Please output exactly the part of the records below that opens with the line containing "Holiday Treasures Santa" and closes with the line containing "Google Good Morning", both lines included, and nothing else.

*** The input

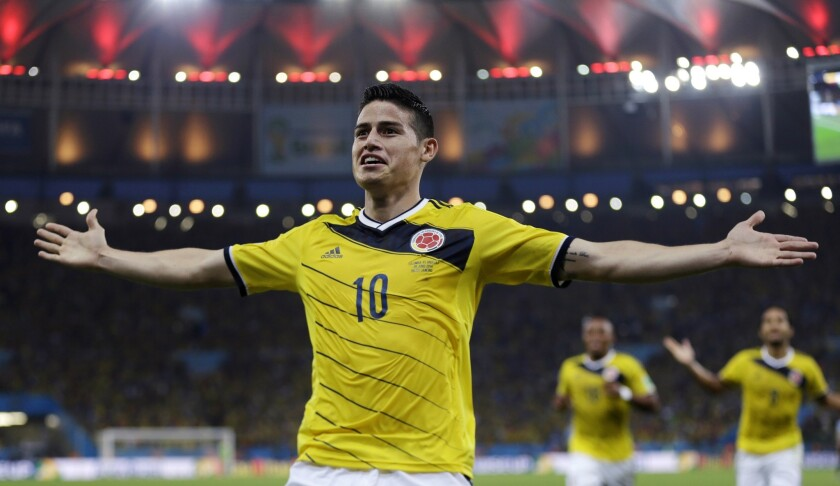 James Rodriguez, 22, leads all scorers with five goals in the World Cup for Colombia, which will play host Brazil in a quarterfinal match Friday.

******
*** The input

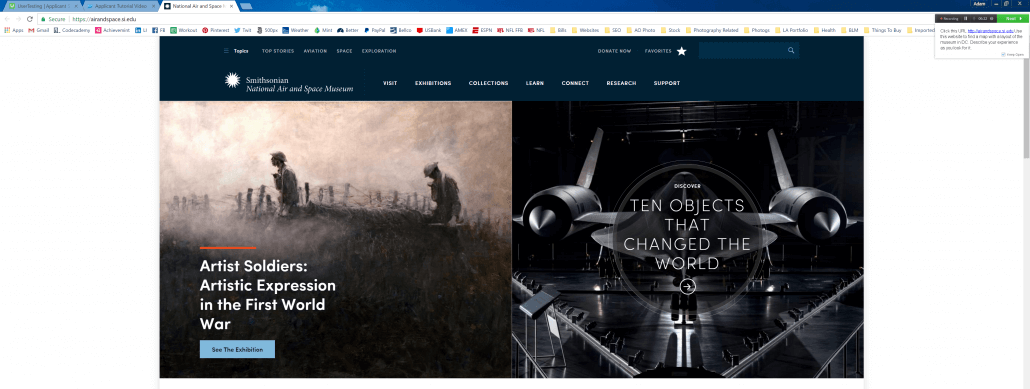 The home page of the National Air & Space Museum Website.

******
*** The input

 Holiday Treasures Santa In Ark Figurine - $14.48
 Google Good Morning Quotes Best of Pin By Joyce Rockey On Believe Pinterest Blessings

******

* _Answer for the task_
 Holiday Treasures Santa In Ark Figurine - $14.48
 Google Good Morning Quotes Best of Pin By Joyce Rockey On Believe Pinterest Blessings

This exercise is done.